## 作業内容
以下に掲げる膵臓がんに関する本文を、一字一句違えずに全文書き写してください。

## 掲載本文
|---|

主な症状としては、がんの進行に伴い腹痛や食欲不振、腹部膨満感(お腹が張る感じ)、全身の皮膚が黄色くなる黄疸、腰や背中の痛みといったことが起こりますが、こうした症状はほかのさまざまな病気でもみられるため、がんの発見まで時間を要することも少なくありません。中には糖尿病への罹患や悪化をきっかけに膵臓がんの発見に至ることもあります。当院でも受診時にはすでにⅢ期やⅣ期といったステージになっている方がみられます。
各診療科が緊密に連携
当院では、消化器内科と消化器外科が連携し総合的に診療を行っており、0期からⅣ期まで幅広い症例の膵臓がんに対応できるのが特徴です。総合診療科で診察後、内科で内視鏡検査、CT検査、超音波内視鏡検査などを行いがんの有無や進行度を確定します。
治療は膵臓がん診療ガイドラインに沿った診療を行っており、他の大学病院やがんセンターなど全国各地の病院と比べても遜色のない治療をご提供しています。

|---|

[保存済みデータ項目]

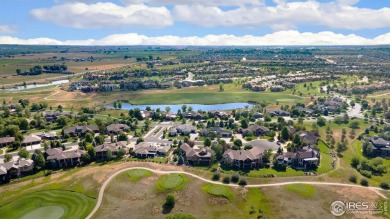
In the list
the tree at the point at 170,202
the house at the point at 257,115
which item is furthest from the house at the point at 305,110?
the tree at the point at 170,202

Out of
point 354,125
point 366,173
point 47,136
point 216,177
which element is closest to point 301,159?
point 366,173

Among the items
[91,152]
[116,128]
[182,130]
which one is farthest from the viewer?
[116,128]

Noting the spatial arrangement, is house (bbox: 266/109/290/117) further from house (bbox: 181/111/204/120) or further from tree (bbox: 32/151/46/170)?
tree (bbox: 32/151/46/170)

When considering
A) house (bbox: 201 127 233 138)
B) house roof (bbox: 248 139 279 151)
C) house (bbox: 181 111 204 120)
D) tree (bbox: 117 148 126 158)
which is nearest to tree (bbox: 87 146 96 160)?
tree (bbox: 117 148 126 158)

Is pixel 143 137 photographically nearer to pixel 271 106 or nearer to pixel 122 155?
pixel 122 155

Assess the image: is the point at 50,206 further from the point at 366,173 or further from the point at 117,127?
the point at 366,173

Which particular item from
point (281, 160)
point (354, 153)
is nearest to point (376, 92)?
point (354, 153)
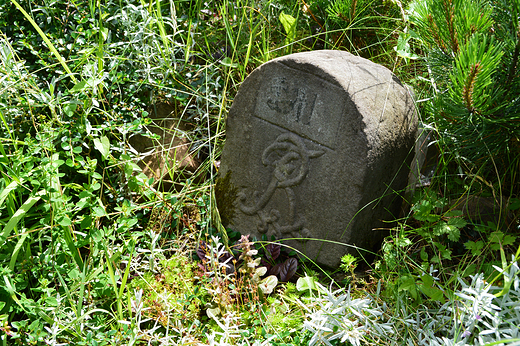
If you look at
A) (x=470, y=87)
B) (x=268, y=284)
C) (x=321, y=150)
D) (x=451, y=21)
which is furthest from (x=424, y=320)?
(x=451, y=21)

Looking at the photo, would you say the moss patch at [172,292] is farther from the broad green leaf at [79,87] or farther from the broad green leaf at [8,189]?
the broad green leaf at [79,87]

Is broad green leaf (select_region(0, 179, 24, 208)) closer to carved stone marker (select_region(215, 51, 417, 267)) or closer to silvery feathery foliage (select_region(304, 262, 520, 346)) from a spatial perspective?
carved stone marker (select_region(215, 51, 417, 267))

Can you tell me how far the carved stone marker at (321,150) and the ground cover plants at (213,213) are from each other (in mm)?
133

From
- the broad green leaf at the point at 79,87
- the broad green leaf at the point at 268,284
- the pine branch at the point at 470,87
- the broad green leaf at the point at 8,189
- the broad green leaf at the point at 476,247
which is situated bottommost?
the broad green leaf at the point at 268,284

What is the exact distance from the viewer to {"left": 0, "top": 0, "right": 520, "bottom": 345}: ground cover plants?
1.65 meters

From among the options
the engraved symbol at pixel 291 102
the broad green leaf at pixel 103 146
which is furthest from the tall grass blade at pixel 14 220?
the engraved symbol at pixel 291 102

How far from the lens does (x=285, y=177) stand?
2186 mm

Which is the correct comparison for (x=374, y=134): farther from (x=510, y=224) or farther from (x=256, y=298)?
(x=256, y=298)

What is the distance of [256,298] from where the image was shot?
1.90 metres

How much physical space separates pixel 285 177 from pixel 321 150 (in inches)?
9.4

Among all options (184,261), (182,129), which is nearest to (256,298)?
(184,261)

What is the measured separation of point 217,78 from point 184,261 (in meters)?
1.14

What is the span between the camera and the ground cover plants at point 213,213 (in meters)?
1.65

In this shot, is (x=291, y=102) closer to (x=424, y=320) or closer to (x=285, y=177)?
(x=285, y=177)
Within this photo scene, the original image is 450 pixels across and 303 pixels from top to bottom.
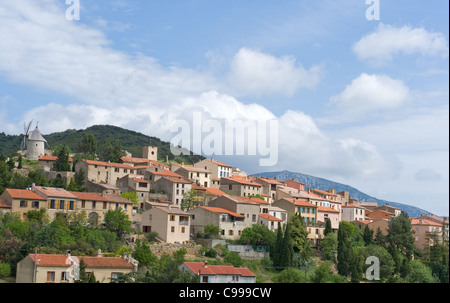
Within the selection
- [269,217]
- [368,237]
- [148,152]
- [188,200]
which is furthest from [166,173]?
[368,237]

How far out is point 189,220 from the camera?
5916cm

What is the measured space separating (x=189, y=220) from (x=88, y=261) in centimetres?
1718

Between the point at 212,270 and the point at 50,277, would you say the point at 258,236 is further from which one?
the point at 50,277

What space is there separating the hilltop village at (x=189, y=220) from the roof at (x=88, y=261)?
0.28 feet

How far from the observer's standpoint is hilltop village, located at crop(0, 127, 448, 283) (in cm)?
4675

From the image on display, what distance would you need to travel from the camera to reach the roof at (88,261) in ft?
137

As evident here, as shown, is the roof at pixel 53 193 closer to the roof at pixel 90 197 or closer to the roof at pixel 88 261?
the roof at pixel 90 197

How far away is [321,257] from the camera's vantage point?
219 ft

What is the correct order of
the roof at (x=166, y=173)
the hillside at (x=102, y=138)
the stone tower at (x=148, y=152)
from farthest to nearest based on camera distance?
the hillside at (x=102, y=138)
the stone tower at (x=148, y=152)
the roof at (x=166, y=173)

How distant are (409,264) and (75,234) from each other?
38984 millimetres

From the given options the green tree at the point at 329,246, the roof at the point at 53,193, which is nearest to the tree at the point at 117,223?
the roof at the point at 53,193

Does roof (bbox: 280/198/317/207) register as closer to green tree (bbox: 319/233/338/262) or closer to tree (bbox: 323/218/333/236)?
tree (bbox: 323/218/333/236)
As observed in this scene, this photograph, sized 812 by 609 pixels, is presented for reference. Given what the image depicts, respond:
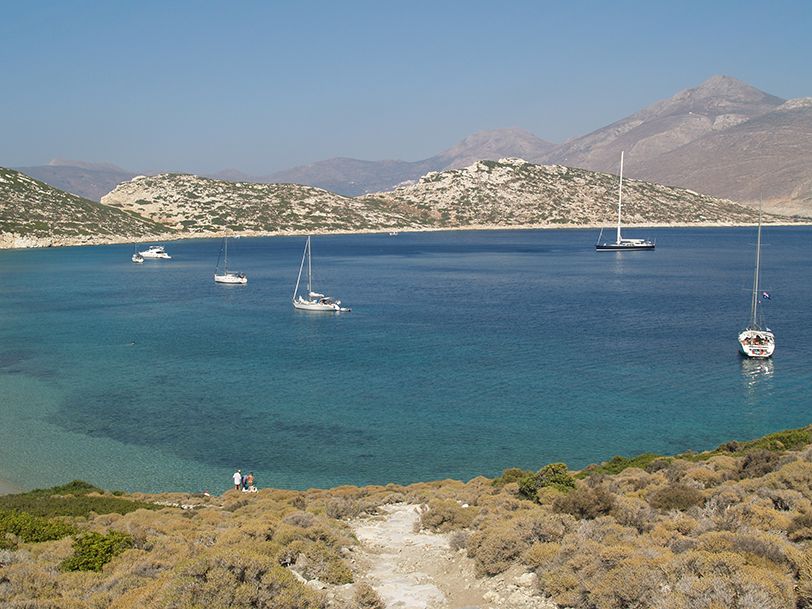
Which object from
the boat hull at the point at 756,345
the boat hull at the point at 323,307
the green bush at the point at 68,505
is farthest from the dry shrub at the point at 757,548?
the boat hull at the point at 323,307

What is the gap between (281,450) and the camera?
1203 inches

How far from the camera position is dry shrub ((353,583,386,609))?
11086 millimetres

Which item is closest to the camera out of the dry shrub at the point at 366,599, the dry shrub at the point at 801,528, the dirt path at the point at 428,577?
the dry shrub at the point at 366,599

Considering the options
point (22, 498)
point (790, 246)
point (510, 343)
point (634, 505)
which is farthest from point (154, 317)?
point (790, 246)

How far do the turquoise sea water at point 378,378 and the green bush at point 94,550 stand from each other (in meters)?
14.1

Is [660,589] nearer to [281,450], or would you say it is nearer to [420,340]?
[281,450]

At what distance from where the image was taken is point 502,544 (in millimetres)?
12633

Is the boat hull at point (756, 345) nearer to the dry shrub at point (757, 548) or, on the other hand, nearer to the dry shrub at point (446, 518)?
the dry shrub at point (446, 518)

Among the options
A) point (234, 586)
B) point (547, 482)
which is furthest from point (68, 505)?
point (547, 482)

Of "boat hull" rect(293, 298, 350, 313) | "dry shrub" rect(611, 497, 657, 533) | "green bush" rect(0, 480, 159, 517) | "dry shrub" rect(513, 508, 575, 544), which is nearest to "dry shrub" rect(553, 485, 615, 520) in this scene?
"dry shrub" rect(611, 497, 657, 533)

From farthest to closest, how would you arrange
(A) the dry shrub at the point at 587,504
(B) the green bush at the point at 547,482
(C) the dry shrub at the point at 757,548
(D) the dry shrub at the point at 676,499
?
(B) the green bush at the point at 547,482 → (D) the dry shrub at the point at 676,499 → (A) the dry shrub at the point at 587,504 → (C) the dry shrub at the point at 757,548

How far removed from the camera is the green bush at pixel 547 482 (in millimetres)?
18600

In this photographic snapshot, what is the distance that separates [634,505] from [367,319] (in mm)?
51062

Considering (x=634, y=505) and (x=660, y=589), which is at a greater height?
(x=660, y=589)
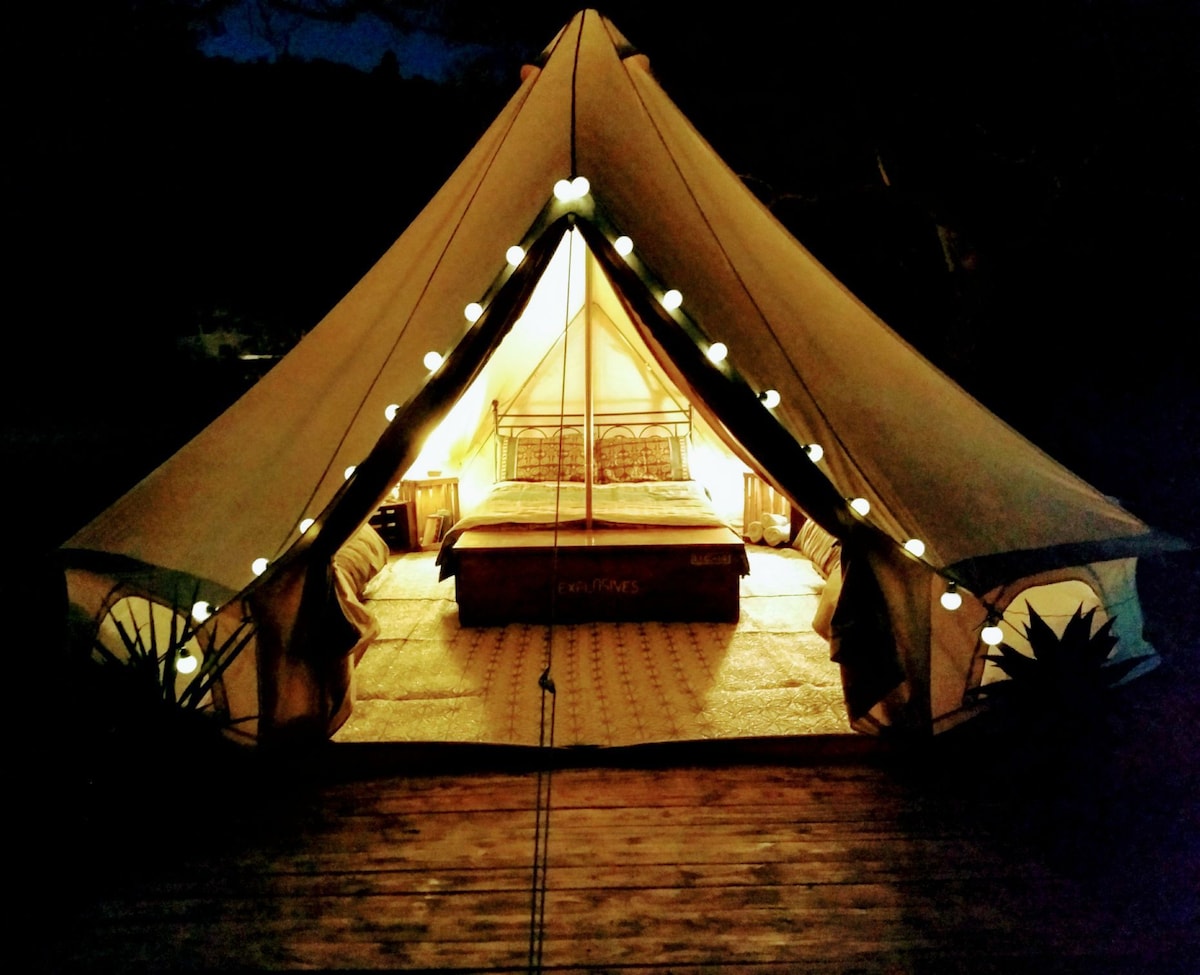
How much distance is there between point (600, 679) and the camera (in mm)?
2938

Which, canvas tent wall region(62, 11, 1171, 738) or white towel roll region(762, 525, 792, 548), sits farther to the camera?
white towel roll region(762, 525, 792, 548)

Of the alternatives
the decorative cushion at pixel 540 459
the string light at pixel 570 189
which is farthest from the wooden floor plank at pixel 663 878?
the decorative cushion at pixel 540 459

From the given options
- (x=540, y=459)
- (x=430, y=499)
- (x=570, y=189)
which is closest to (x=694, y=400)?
(x=570, y=189)

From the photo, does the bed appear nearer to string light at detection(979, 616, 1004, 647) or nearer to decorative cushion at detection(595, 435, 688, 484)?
decorative cushion at detection(595, 435, 688, 484)

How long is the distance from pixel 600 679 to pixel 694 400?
123 cm

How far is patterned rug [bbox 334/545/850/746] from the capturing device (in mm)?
2531

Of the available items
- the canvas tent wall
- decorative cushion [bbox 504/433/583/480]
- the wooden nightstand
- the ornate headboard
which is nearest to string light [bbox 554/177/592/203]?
the canvas tent wall

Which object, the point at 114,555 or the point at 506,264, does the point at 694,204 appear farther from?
the point at 114,555

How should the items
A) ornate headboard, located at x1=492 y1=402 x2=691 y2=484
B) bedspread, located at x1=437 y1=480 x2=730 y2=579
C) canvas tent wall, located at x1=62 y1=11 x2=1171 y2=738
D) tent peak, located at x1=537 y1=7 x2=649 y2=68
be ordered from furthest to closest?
ornate headboard, located at x1=492 y1=402 x2=691 y2=484, bedspread, located at x1=437 y1=480 x2=730 y2=579, tent peak, located at x1=537 y1=7 x2=649 y2=68, canvas tent wall, located at x1=62 y1=11 x2=1171 y2=738

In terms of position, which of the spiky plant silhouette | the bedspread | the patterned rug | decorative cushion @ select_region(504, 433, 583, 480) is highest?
decorative cushion @ select_region(504, 433, 583, 480)

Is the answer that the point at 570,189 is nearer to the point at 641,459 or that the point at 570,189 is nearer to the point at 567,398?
the point at 641,459

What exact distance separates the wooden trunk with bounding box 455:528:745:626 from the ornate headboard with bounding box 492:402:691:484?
137 centimetres

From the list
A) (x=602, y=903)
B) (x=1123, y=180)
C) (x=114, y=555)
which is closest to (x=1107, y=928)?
(x=602, y=903)

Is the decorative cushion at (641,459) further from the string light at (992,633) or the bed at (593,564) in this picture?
the string light at (992,633)
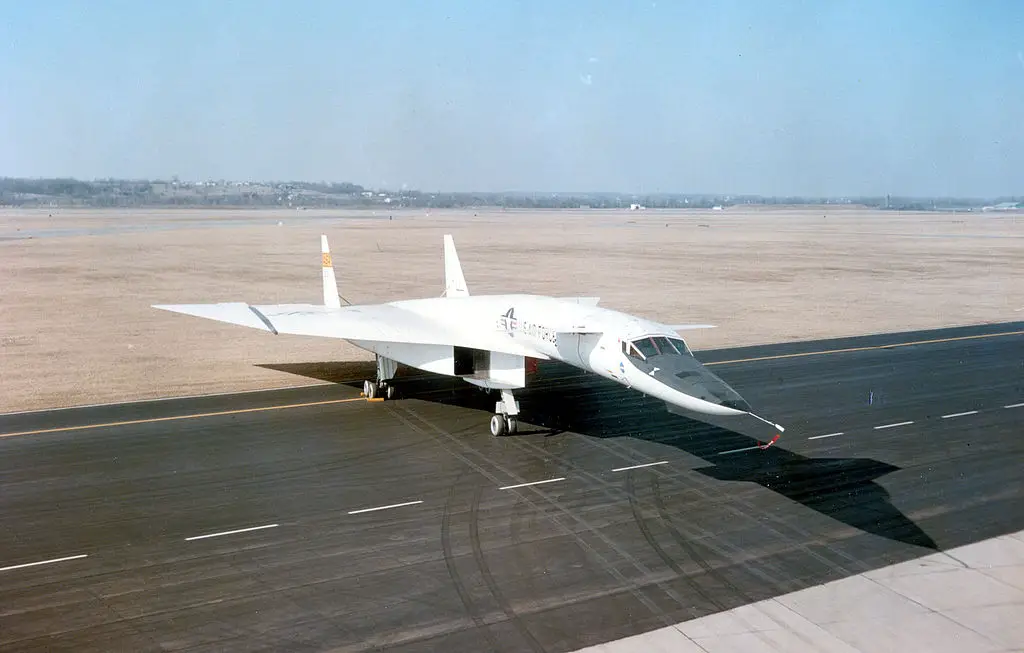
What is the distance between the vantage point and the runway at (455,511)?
487 inches

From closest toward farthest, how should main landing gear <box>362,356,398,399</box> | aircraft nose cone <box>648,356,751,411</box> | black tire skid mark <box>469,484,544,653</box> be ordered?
black tire skid mark <box>469,484,544,653</box>
aircraft nose cone <box>648,356,751,411</box>
main landing gear <box>362,356,398,399</box>

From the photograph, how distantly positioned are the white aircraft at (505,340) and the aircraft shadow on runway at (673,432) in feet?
3.42

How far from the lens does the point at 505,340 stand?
22.5 metres

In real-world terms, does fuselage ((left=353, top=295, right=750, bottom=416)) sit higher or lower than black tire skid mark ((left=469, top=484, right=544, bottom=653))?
higher

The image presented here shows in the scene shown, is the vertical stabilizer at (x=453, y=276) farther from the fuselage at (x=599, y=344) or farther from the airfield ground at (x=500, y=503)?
the airfield ground at (x=500, y=503)

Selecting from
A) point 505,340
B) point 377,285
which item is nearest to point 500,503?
point 505,340

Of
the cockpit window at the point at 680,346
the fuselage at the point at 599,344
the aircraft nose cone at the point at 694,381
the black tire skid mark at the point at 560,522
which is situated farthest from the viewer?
the cockpit window at the point at 680,346

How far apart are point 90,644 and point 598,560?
7.48 metres

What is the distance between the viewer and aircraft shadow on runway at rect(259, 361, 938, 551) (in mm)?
16938

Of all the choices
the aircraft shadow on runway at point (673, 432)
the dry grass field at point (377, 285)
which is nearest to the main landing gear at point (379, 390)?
the aircraft shadow on runway at point (673, 432)

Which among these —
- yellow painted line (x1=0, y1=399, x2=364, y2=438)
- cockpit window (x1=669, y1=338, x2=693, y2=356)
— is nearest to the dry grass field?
yellow painted line (x1=0, y1=399, x2=364, y2=438)

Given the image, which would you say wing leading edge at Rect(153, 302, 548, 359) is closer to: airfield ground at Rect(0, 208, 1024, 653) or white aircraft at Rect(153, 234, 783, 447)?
white aircraft at Rect(153, 234, 783, 447)

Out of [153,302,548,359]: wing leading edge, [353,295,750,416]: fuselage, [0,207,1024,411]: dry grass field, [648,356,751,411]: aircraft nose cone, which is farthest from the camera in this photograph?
[0,207,1024,411]: dry grass field

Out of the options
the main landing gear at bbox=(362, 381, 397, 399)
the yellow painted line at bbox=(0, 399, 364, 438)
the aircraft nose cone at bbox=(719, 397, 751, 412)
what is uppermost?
the aircraft nose cone at bbox=(719, 397, 751, 412)
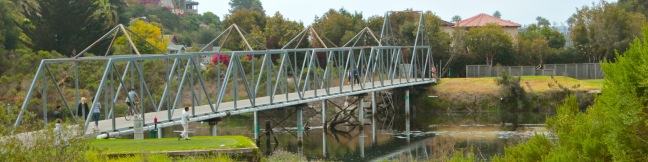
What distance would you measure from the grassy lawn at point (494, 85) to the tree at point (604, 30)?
7802 millimetres

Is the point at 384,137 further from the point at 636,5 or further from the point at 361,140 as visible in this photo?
the point at 636,5

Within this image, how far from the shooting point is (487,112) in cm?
6194

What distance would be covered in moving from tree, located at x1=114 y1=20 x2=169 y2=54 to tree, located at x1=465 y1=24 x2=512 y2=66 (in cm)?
2574

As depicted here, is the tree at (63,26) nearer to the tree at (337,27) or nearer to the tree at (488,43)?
the tree at (337,27)

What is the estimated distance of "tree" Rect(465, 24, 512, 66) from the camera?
74.6 metres

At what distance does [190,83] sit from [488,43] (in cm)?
4531

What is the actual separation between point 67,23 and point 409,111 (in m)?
25.5

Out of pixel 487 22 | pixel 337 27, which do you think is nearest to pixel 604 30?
pixel 337 27

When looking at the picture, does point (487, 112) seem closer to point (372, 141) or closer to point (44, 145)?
point (372, 141)

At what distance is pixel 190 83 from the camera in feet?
111

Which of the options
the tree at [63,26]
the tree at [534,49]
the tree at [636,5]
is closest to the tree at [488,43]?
the tree at [534,49]

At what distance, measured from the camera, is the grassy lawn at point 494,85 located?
62.2m

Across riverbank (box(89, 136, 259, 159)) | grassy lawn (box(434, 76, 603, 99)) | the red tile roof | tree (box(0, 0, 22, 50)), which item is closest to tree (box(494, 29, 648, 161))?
riverbank (box(89, 136, 259, 159))

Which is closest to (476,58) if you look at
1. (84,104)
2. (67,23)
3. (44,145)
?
(67,23)
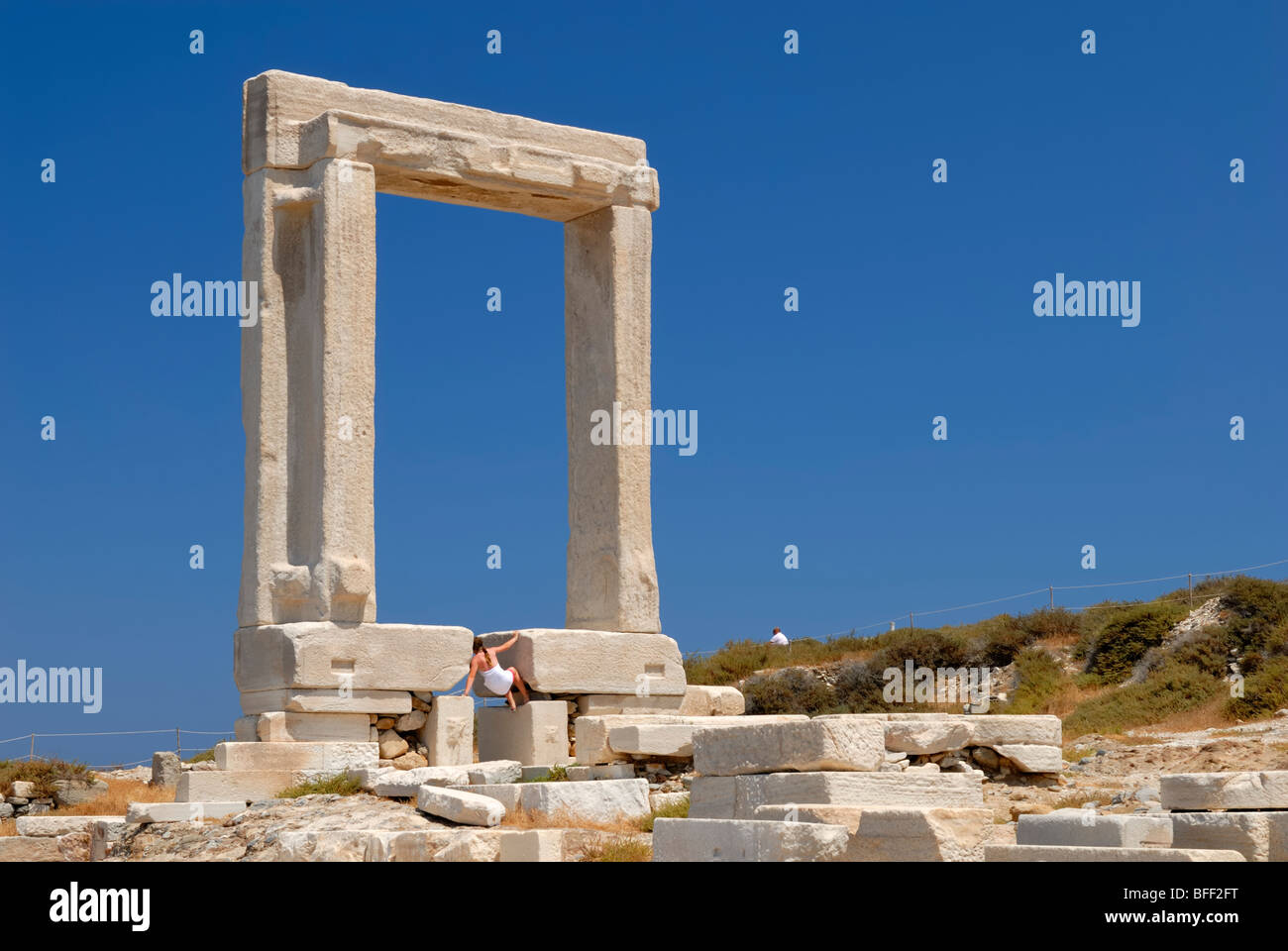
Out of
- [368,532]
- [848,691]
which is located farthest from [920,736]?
[848,691]

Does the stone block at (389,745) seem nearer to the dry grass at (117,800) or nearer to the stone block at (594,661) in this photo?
the stone block at (594,661)

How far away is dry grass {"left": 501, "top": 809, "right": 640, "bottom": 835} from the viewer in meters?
10.6

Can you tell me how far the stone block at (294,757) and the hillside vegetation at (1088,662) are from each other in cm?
1094

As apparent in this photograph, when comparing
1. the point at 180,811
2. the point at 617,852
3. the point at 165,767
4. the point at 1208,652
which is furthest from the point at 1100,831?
the point at 1208,652

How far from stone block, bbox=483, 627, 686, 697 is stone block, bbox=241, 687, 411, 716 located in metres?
1.13

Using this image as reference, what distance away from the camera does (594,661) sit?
592 inches

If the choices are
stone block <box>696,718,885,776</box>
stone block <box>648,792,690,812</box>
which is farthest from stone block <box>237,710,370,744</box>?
stone block <box>696,718,885,776</box>

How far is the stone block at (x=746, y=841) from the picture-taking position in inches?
324

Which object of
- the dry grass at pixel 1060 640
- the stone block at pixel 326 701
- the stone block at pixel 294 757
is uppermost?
the stone block at pixel 326 701

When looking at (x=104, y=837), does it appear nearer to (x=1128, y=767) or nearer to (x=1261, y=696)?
(x=1128, y=767)

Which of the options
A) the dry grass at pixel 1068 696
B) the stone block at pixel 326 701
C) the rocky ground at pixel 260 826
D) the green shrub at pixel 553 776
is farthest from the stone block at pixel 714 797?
the dry grass at pixel 1068 696

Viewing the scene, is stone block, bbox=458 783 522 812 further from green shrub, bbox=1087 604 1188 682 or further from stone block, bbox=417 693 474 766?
green shrub, bbox=1087 604 1188 682
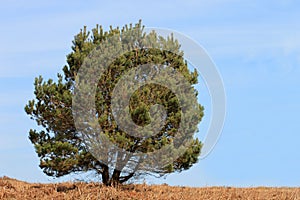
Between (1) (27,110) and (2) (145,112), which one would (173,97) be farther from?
(1) (27,110)

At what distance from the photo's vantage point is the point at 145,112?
16.9m

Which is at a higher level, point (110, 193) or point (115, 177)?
point (115, 177)

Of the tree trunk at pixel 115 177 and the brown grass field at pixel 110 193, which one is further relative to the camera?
the tree trunk at pixel 115 177

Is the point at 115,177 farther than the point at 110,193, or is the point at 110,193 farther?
the point at 115,177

|---|

## 本作業の出力
主な症状としては、がんの進行に伴い腹痛や食欲不振、腹部膨満感(お腹が張る感じ)、全身の皮膚が黄色くなる黄疸、腰や背中の痛みといったことが起こりますが、こうした症状はほかのさまざまな病気でもみられるため、がんの発見まで時間を要することも少なくありません。中には糖尿病への罹患や悪化をきっかけに膵臓がんの発見に至ることもあります。当院でも受診時にはすでにⅢ期やⅣ期といったステージになっている方がみられます。
各診療科が緊密に連携
当院では、消化器内科と消化器外科が連携し総合的に診療を行っており、0期からⅣ期まで幅広い症例の膵臓がんに対応できるのが特徴です。総合診療科で診察後、内科で内視鏡検査、CT検査、超音波内視鏡検査などを行いがんの有無や進行度を確定します。
治療は膵臓がん診療ガイドラインに沿った診療を行っており、他の大学病院やがんセンターなど全国各地の病院と比べても遜色のない治療をご提供しています。